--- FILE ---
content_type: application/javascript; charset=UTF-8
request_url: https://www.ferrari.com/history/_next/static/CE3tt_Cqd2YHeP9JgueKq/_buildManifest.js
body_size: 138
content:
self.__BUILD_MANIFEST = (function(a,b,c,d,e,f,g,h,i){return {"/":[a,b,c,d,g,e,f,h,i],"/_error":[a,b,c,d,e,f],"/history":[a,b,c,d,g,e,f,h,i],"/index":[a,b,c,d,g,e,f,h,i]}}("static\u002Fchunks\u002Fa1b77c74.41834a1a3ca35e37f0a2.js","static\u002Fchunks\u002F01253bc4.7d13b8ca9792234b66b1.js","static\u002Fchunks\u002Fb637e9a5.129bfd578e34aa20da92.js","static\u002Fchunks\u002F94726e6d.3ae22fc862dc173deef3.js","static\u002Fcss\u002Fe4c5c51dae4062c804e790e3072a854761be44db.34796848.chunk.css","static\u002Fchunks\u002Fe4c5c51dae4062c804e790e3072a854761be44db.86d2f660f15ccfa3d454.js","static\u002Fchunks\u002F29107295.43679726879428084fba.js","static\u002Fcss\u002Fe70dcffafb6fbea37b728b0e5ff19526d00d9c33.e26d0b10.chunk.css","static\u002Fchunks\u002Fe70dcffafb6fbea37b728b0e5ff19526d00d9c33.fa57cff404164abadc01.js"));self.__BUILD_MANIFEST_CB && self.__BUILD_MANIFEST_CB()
•••
• WHAT YOU ARE ASKED TO DO
For this exercise, give the entries above again with no difference at all.

• SOLUTION TO THE EXERCISE
--- FILE ---
content_type: application/javascript; charset=UTF-8
request_url: https://www.ferrari.com/history/_next/static/CE3tt_Cqd2YHeP9JgueKq/_buildManifest.js
body_size: 138
content:
self.__BUILD_MANIFEST = (function(a,b,c,d,e,f,g,h,i){return {"/":[a,b,c,d,g,e,f,h,i],"/_error":[a,b,c,d,e,f],"/history":[a,b,c,d,g,e,f,h,i],"/index":[a,b,c,d,g,e,f,h,i]}}("static\u002Fchunks\u002Fa1b77c74.41834a1a3ca35e37f0a2.js","static\u002Fchunks\u002F01253bc4.7d13b8ca9792234b66b1.js","static\u002Fchunks\u002Fb637e9a5.129bfd578e34aa20da92.js","static\u002Fchunks\u002F94726e6d.3ae22fc862dc173deef3.js","static\u002Fcss\u002Fe4c5c51dae4062c804e790e3072a854761be44db.34796848.chunk.css","static\u002Fchunks\u002Fe4c5c51dae4062c804e790e3072a854761be44db.86d2f660f15ccfa3d454.js","static\u002Fchunks\u002F29107295.43679726879428084fba.js","static\u002Fcss\u002Fe70dcffafb6fbea37b728b0e5ff19526d00d9c33.e26d0b10.chunk.css","static\u002Fchunks\u002Fe70dcffafb6fbea37b728b0e5ff19526d00d9c33.fa57cff404164abadc01.js"));self.__BUILD_MANIFEST_CB && self.__BUILD_MANIFEST_CB()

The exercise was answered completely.